Still, she has not minced her words, in recent times leading a Bush administration charge against Iran and taking a tough stance on Syria.
Against all odds
Ms Rice was born in 1954 and grew up in Birmingham, Alabama under the shadow of segregation. Racism was so ingrained in her childhood that she says she hardly noticed it.
When she was just eight years old, Ms Rice was standing inside her father's church when she felt the floor shake. A Ku Klux Klan bomb had exploded at a Baptist Church two blocks away, killing four young black girls, one of them her classmate since kindergarten.
She has often said that to get ahead, she had to be "twice as good", and her childhood chiselled her strong determination and self-respect.
Ms Rice's mother was a music teacher who taught her to play the piano. Her father was a pastor and college principal, who shared his enthusiasm for sport with his daughter.
Change of heart
In an interview with Newsweek magazine, Ms Rice said that despite growing up with racial segregation, personal expectations were high.
"My parents had me absolutely convinced that, well, you may not be able to have a hamburger at Woolworth's but you can be president of the United States," she said.
She says her parents taught her that education was the best armour against segregation and prejudice.
Rice is a close friend as well as political ally of Bush
Ms Rice went to the University of Denver at 15 and graduated with a degree in political science at the still tender age of 19.
A fine pianist, she had originally enrolled as a music student, with the intention of embarking on a concert career.
But while at Denver she came under the influence of Josef Korbel, a Czech refugee and father to the US' first woman secretary of state, Madeleine Albright.
Under his guidance, she became interested in international relations and the study of the Soviet Union and switched courses.
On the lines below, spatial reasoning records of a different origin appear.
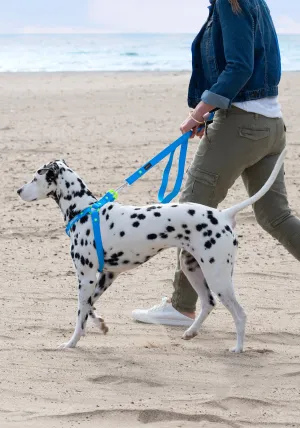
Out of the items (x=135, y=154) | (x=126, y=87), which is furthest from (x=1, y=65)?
(x=135, y=154)

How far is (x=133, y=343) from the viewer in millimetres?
5559

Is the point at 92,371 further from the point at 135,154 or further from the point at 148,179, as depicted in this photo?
the point at 135,154

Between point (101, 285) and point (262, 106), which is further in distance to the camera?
point (101, 285)

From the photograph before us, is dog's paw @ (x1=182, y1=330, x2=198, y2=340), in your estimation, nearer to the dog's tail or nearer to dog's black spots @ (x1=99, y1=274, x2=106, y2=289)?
dog's black spots @ (x1=99, y1=274, x2=106, y2=289)

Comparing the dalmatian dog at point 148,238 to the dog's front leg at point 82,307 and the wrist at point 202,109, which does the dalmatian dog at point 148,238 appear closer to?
the dog's front leg at point 82,307

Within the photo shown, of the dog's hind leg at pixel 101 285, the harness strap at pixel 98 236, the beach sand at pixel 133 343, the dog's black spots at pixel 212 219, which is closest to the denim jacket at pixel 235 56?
the dog's black spots at pixel 212 219

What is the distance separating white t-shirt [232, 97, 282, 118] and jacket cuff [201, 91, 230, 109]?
19 centimetres

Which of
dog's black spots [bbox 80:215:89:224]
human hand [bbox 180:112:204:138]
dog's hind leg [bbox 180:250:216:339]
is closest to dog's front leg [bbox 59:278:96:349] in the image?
dog's black spots [bbox 80:215:89:224]

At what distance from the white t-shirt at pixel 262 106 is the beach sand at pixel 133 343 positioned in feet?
4.78

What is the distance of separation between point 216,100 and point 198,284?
1210 millimetres

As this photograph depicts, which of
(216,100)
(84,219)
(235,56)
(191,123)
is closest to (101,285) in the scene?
(84,219)

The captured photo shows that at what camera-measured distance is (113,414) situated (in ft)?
14.4

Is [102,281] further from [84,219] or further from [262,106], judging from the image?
[262,106]

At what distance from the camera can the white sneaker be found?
19.2ft
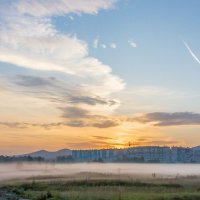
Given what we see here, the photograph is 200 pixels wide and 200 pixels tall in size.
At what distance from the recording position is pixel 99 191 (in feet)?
218

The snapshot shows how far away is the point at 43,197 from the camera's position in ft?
175

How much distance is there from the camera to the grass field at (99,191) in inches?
2141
A master's and doctorate followed and, at the age of 26, Ms Rice became a fellow at Stanford University's Centre for International Security and Arms Control.
After serving as the Soviet affairs adviser on Bush senior's National Security Council, Condoleezza Rice returned to Stanford in 1991 and, in 1993, became the youngest, the first female and first non-white provost.
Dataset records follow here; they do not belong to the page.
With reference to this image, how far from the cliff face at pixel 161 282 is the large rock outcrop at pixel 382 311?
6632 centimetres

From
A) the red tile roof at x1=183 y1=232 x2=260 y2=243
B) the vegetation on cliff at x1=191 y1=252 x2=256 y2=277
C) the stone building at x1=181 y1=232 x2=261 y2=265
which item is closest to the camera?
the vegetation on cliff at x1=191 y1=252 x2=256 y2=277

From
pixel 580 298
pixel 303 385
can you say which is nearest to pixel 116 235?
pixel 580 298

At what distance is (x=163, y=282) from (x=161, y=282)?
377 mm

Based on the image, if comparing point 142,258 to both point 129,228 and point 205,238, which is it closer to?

Until her appointment as national security adviser, she was a member of several boards of directors, including that of the Chevron Corporation (which named one of its oil tankers Condoleezza Rice, but later renamed it Altair Voyager).
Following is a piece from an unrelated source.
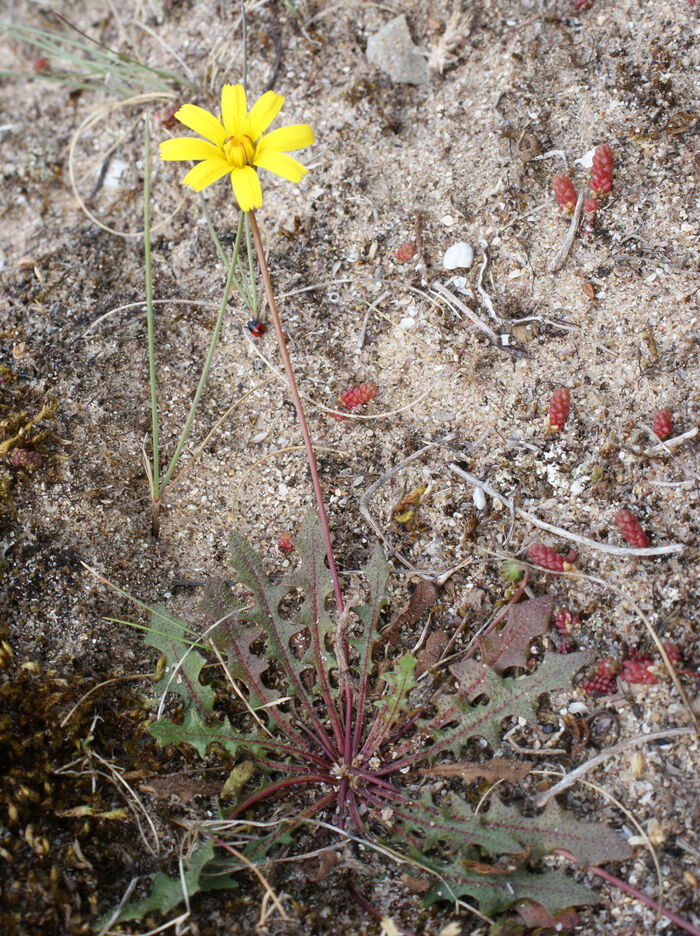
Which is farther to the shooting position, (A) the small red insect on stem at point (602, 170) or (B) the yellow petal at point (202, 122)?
(A) the small red insect on stem at point (602, 170)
A concert level pianist, here Rice is accompanied by Yo Yo Ma
When the Bush administration came to power, her influence over early foreign policy strategy was considerable.
She led the tricky negotiations with Russia over missile defence, and is thought to have spearheaded the unilateralist tone of the first months of the Bush presidency.
But it was in the wake of the 11 September 2001 attacks in Washington and New York that she really proved her strength, standing staunchly by the president during the difficult days ahead and the subsequent wars in Afghanistan and Iraq.
She is thought to be one of the most significant creators of the controversial Bush doctrine of pre-emptive action against states thought to be a threat against the US.
"The United States has always reserved the right to try and diminish or to try to eliminate a threat before it is attacked," she stated firmly in an interview shortly before the war in Iraq.